>>
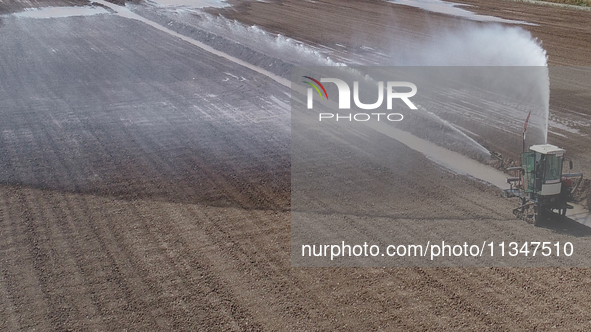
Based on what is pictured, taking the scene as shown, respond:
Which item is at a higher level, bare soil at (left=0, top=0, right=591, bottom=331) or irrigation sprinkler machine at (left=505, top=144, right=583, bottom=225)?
irrigation sprinkler machine at (left=505, top=144, right=583, bottom=225)

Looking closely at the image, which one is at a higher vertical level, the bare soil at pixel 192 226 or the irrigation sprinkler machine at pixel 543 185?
the irrigation sprinkler machine at pixel 543 185

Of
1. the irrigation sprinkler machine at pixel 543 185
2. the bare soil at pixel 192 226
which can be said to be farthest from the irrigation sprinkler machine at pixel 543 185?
the bare soil at pixel 192 226

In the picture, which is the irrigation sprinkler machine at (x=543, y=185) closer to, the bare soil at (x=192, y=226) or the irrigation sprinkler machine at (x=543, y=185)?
the irrigation sprinkler machine at (x=543, y=185)

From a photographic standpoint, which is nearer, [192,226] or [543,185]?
[543,185]

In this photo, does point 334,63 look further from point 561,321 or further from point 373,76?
point 561,321

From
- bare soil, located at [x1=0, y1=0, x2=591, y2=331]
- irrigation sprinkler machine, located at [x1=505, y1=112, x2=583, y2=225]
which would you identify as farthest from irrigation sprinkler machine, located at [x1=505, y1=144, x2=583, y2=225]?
bare soil, located at [x1=0, y1=0, x2=591, y2=331]

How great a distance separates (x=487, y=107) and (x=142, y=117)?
11236 millimetres

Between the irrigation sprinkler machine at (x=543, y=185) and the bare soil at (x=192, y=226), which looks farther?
the irrigation sprinkler machine at (x=543, y=185)

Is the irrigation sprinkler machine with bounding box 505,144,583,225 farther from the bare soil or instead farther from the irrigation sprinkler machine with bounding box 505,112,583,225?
the bare soil

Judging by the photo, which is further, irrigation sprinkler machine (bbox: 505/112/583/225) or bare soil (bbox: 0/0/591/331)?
irrigation sprinkler machine (bbox: 505/112/583/225)

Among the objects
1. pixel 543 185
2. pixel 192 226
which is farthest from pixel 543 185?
pixel 192 226

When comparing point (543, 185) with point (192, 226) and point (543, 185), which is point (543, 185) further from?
point (192, 226)

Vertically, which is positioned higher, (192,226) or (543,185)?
(543,185)

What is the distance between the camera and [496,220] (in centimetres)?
1166
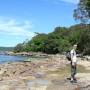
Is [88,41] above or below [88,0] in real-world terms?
below

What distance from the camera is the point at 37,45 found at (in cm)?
14400

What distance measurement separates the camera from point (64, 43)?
380 ft

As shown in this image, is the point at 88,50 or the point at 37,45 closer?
the point at 88,50

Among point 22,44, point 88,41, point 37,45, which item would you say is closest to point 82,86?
point 88,41

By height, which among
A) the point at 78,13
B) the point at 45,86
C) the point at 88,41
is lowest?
the point at 45,86

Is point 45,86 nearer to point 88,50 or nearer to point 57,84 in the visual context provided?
point 57,84

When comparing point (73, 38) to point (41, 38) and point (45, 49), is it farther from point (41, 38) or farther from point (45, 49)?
point (41, 38)

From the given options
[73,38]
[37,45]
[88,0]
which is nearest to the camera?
[88,0]

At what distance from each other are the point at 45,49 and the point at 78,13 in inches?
2145

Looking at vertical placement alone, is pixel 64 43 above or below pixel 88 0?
below

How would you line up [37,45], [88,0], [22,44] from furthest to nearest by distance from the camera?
[22,44]
[37,45]
[88,0]

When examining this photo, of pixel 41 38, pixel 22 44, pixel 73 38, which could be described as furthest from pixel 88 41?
pixel 22 44

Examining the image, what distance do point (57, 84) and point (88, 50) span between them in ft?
210

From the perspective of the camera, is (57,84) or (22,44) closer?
(57,84)
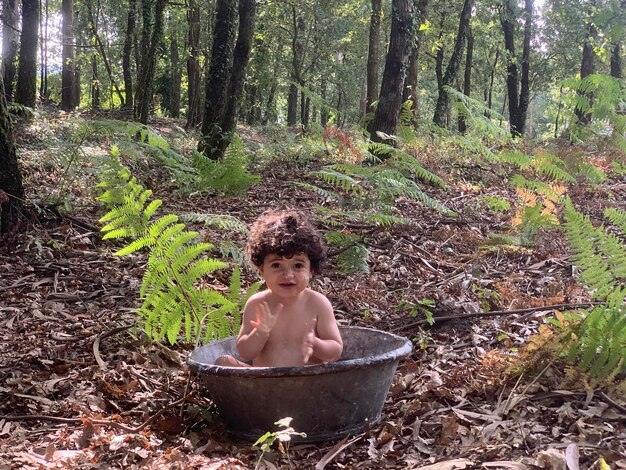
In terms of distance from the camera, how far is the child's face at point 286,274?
2902mm

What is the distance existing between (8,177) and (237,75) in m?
5.04

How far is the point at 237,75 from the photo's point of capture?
370 inches

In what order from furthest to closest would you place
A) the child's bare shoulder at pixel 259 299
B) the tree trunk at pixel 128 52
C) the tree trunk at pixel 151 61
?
1. the tree trunk at pixel 128 52
2. the tree trunk at pixel 151 61
3. the child's bare shoulder at pixel 259 299

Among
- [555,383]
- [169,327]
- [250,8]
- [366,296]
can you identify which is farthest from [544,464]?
[250,8]

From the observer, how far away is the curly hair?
2885 mm

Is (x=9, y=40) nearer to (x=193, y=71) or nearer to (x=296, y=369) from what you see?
(x=193, y=71)

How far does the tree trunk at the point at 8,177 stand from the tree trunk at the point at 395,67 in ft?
15.6

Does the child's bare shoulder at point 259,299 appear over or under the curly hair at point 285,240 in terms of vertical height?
under

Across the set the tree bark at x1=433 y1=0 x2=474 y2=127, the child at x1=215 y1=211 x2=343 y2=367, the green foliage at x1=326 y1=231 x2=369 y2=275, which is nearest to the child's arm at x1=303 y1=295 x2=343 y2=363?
the child at x1=215 y1=211 x2=343 y2=367

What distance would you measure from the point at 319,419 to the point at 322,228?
139 inches

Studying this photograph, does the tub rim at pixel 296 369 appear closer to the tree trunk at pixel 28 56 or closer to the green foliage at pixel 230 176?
the green foliage at pixel 230 176

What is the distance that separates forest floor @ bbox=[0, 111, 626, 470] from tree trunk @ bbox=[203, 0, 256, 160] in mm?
2881

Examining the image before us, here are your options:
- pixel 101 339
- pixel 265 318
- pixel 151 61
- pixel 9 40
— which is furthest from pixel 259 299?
pixel 9 40

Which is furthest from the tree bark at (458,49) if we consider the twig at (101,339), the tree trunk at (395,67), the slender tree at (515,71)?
the twig at (101,339)
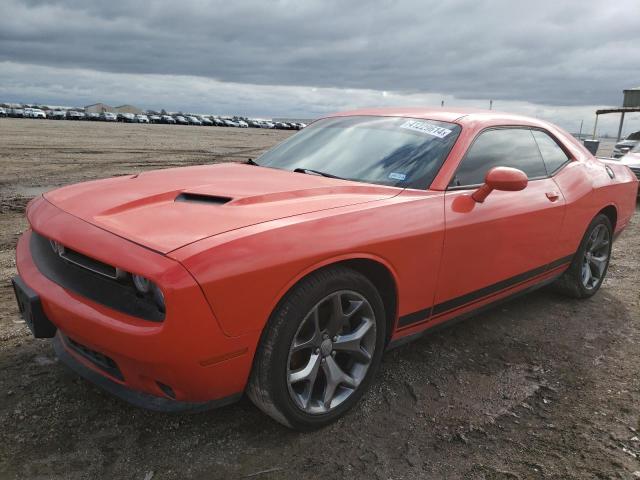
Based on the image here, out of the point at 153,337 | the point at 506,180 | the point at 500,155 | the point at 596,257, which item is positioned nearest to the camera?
the point at 153,337

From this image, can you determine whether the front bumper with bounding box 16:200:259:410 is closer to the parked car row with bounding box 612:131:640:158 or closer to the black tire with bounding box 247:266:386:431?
→ the black tire with bounding box 247:266:386:431

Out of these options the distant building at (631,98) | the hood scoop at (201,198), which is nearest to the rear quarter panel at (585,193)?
the hood scoop at (201,198)

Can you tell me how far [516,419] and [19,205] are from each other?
679 cm

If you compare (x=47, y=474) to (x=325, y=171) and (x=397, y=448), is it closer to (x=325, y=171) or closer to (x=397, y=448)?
(x=397, y=448)

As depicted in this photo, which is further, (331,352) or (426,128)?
(426,128)

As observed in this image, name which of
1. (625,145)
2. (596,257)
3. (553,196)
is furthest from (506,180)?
(625,145)

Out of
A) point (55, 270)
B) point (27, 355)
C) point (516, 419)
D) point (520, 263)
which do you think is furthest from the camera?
point (520, 263)

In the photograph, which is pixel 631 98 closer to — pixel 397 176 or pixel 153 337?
pixel 397 176

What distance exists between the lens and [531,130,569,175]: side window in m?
3.79

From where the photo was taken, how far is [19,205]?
277 inches

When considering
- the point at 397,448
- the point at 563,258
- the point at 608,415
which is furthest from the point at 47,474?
the point at 563,258

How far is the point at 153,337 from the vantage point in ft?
6.14

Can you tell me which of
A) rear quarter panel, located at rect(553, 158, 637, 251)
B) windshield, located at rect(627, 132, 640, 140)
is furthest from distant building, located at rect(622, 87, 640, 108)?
rear quarter panel, located at rect(553, 158, 637, 251)

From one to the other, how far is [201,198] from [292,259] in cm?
65
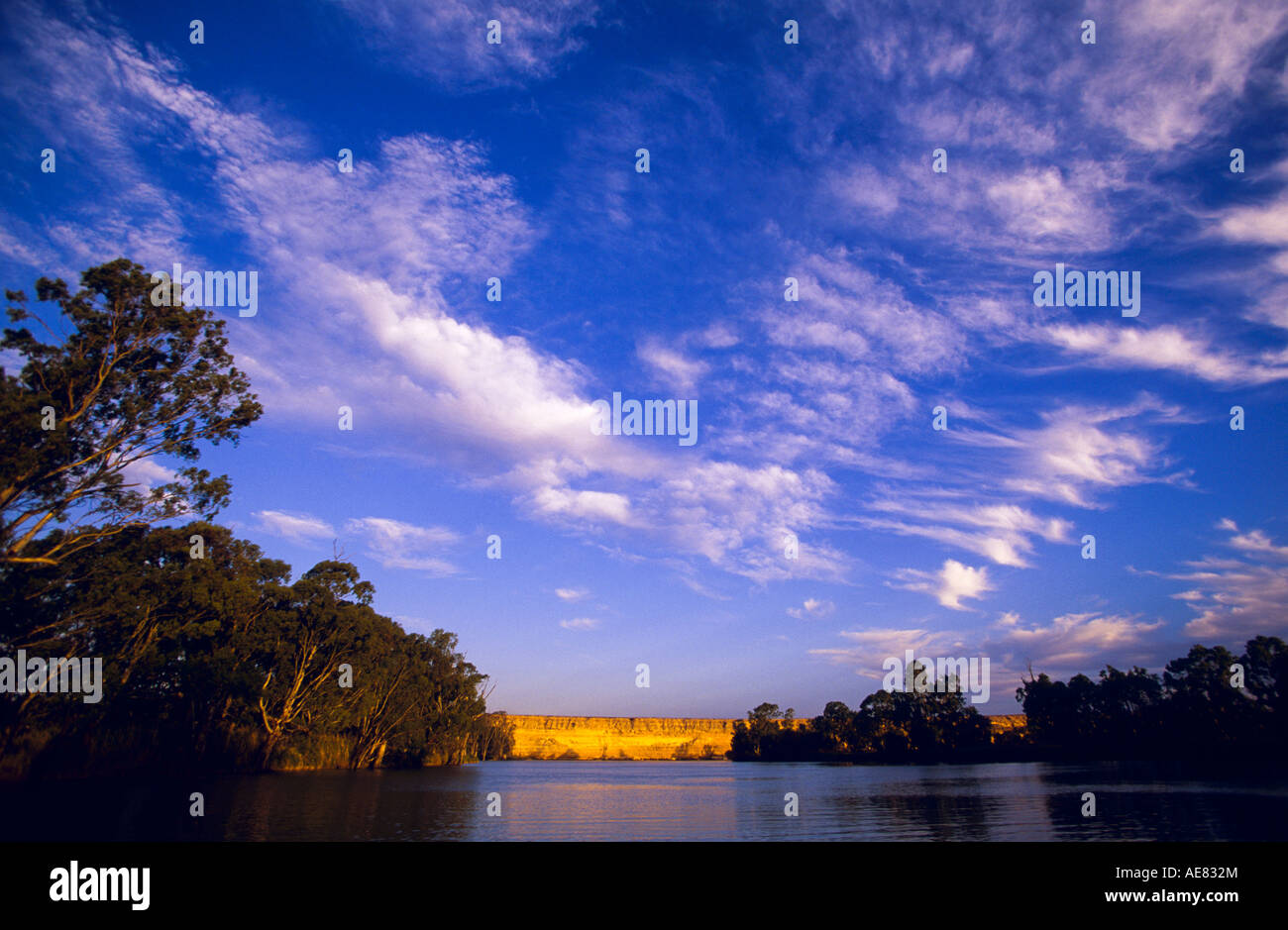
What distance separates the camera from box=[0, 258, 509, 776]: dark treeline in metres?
32.0

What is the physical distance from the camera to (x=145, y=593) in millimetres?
39969

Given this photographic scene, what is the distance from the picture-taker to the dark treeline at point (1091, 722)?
87000 millimetres

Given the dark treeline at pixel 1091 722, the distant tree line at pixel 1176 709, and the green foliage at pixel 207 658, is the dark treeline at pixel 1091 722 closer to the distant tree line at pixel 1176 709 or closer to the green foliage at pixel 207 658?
the distant tree line at pixel 1176 709

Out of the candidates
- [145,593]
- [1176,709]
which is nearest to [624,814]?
[145,593]

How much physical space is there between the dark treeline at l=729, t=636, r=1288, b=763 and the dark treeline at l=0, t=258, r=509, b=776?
108 metres

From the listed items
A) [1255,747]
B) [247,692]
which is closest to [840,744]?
[1255,747]

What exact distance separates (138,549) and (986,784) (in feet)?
208

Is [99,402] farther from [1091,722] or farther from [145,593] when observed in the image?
[1091,722]

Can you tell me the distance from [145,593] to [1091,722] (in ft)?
436
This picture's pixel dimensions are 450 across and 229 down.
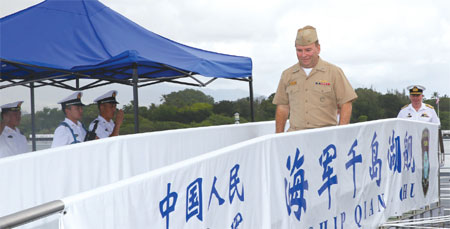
<<
Short task
Can you copy out word for word the stretch of items from the line containing "Looking at vertical" through the line containing "3. the child's bare shoulder at pixel 259 299", leaving out the pictures?

Correct response
Looking at vertical placement alone, is pixel 64 43 above or below pixel 88 0?
below

How would you line up [37,45], [88,0], [22,44] from furthest to nearest by distance from the camera?
[22,44]
[37,45]
[88,0]

When examining this photo, of pixel 41 38, pixel 22 44, pixel 73 38, which could be described as furthest from pixel 88 41?
pixel 22 44

Examining the image, what distance do point (57, 84) and point (88, 50) span between them in ft?
210

From the perspective of the camera, is (57,84) or (22,44) closer?
(57,84)
In terms of distance from the camera, how far is the child's face at point 286,274?
2902mm

What is the distance existing between (8,177) and (237,75) in m?
5.04

How far is the point at 237,75 from the photo's point of capture?
370 inches

In what order from furthest to closest would you place
A) the child's bare shoulder at pixel 259 299
B) the tree trunk at pixel 128 52
C) the tree trunk at pixel 151 61
?
1. the tree trunk at pixel 128 52
2. the tree trunk at pixel 151 61
3. the child's bare shoulder at pixel 259 299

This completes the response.